• TASKS FOR THIS EXERCISE:
1) In the passage about Alaska's Checkbook Online system, what deadline did the legislation set for the expansion?
2) Name every state entity that the passage about Alaska's Checkbook Online system lists as being added to the system.
3) Pick up the passage about Alaska's Checkbook Online system right after its final sentence and write the next few sentences.

• TEXT PASSAGE:
--*--

In unanimous votes by the state House and Senate, lawmakers last year approved expansion of the “Checkbook Online” system to include state entities like the Alaska Industrial Development and Export Authority, the Alaska Gasline Development Corp. and the Alaska Energy Authority.
The legislation set a deadline of October 1, 2023 — a full year after it became law. Anchorage Democratic Sen. Bill Wielechowski, who sponsored the bill, described the timing as a concession to the state Division of Finance, which administers the system.
Another concession was a one-time, $250,000 capital budget item to pay for the cost of the upgrades.
More than two months after the deadline, the system looks almost unchanged from before the legislation passed. At the end of October, the finance division posted an update saying it had posted a new interactive spending report — but that report appears to include none of the newly required spending details from the state authorities and corporations.

--*--

• GIVEN INFORMATION:
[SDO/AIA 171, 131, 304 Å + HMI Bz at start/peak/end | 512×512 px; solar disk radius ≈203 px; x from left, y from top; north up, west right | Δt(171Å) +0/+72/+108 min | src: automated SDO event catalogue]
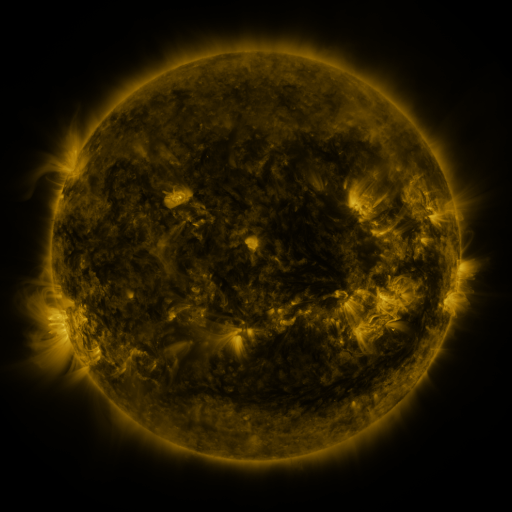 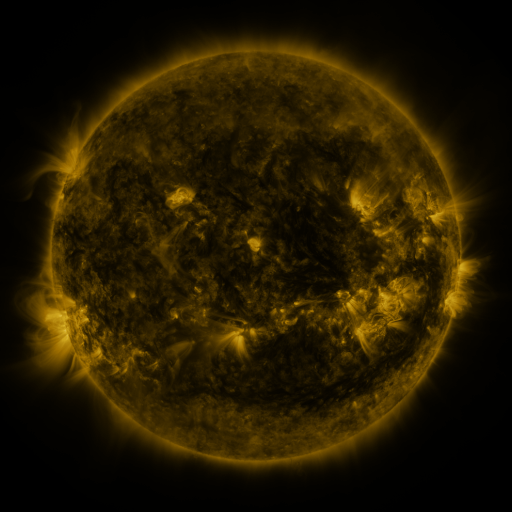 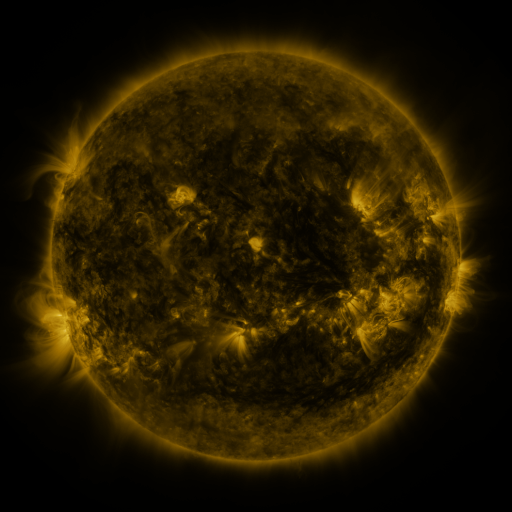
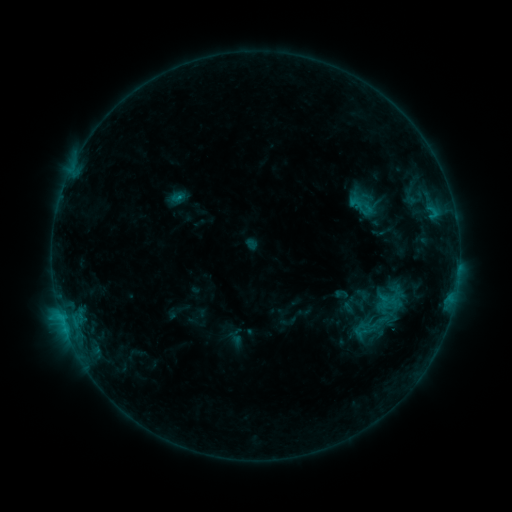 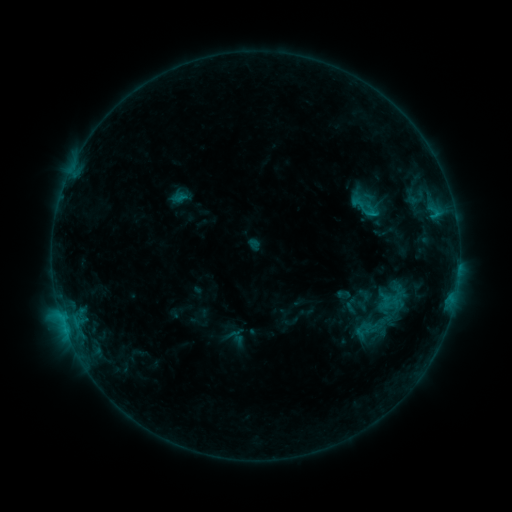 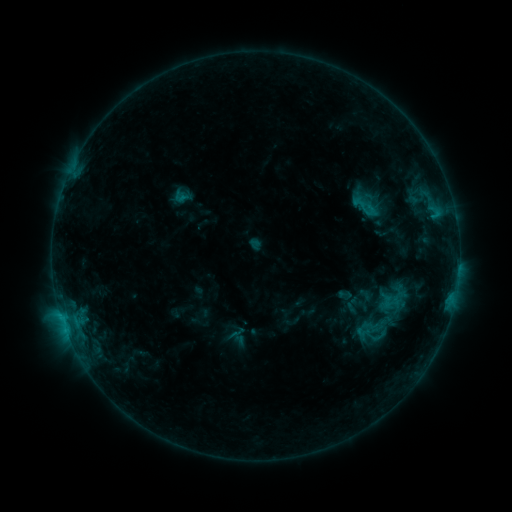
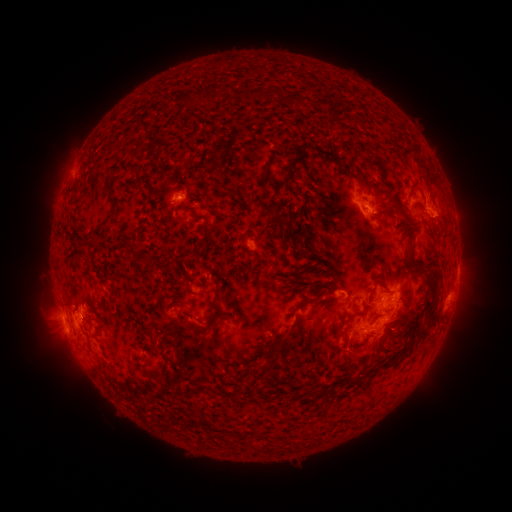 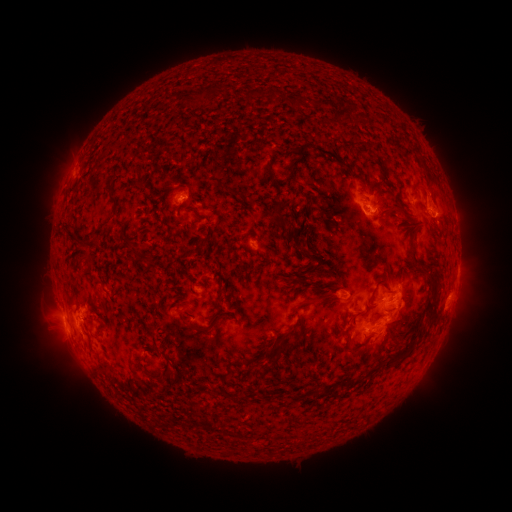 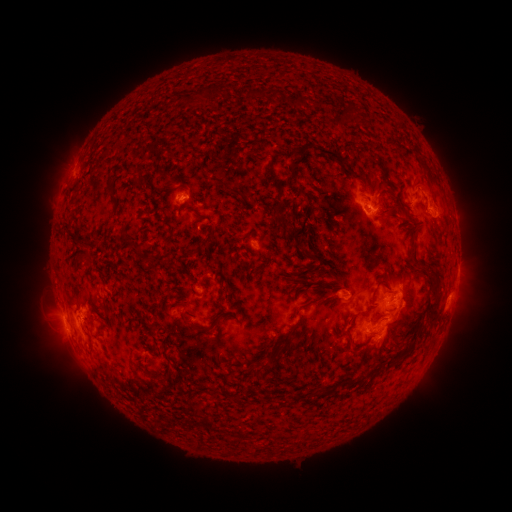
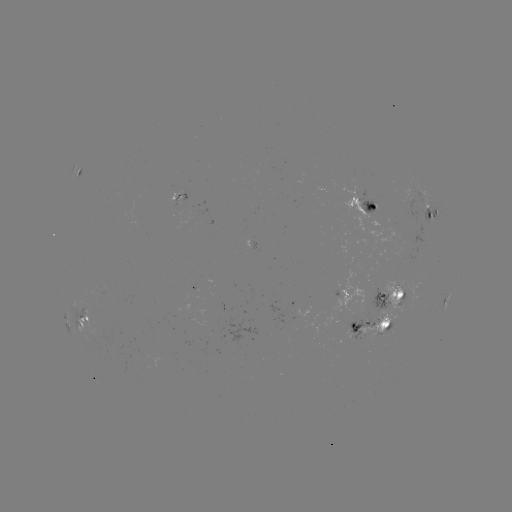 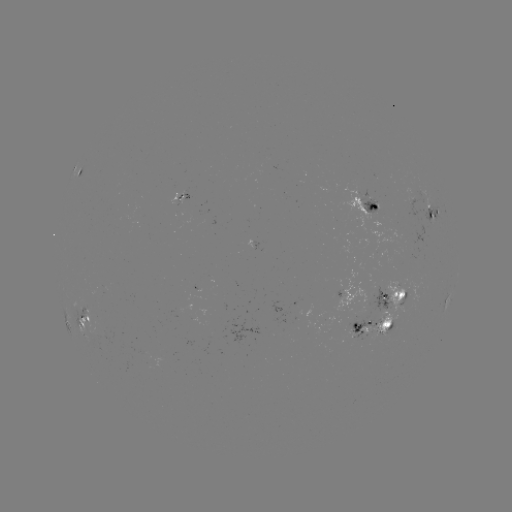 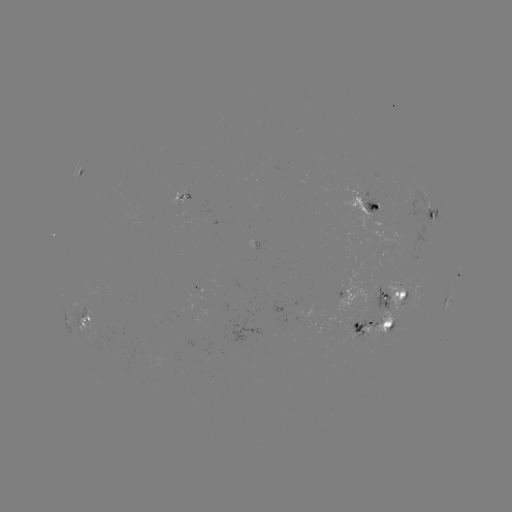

--*--

• ANSWERS BELOW:
1) October 1, 2023

2)
- Alaska Industrial Development and Export Authority
- Alaska Gasline Development Corp.
- Alaska Energy Authority

3)
The legislation, Wielechowski wrote Monday in a letter to the division, aimed “to improve Alaska’s financial transparency by making information about state income, expenditures, fund balances, Permanent Fund royalty deposits, and contractors available in a web-based format that is readily searchable.”
But, he wrote, “the new website your division created appears to only have the same expenditure data that was available to download from the previous ‘Alaska Checkbook Online’ website.”
Wielechowski asked the division to comply with his bill “as soon as possible.”
“I don't know what they did with the money,” Wielechowski said in an interview. “It looks like what they did was, they simply took spreadsheets and plopped them online — which is not what we expected or anticipated, or what we think the legislation required.”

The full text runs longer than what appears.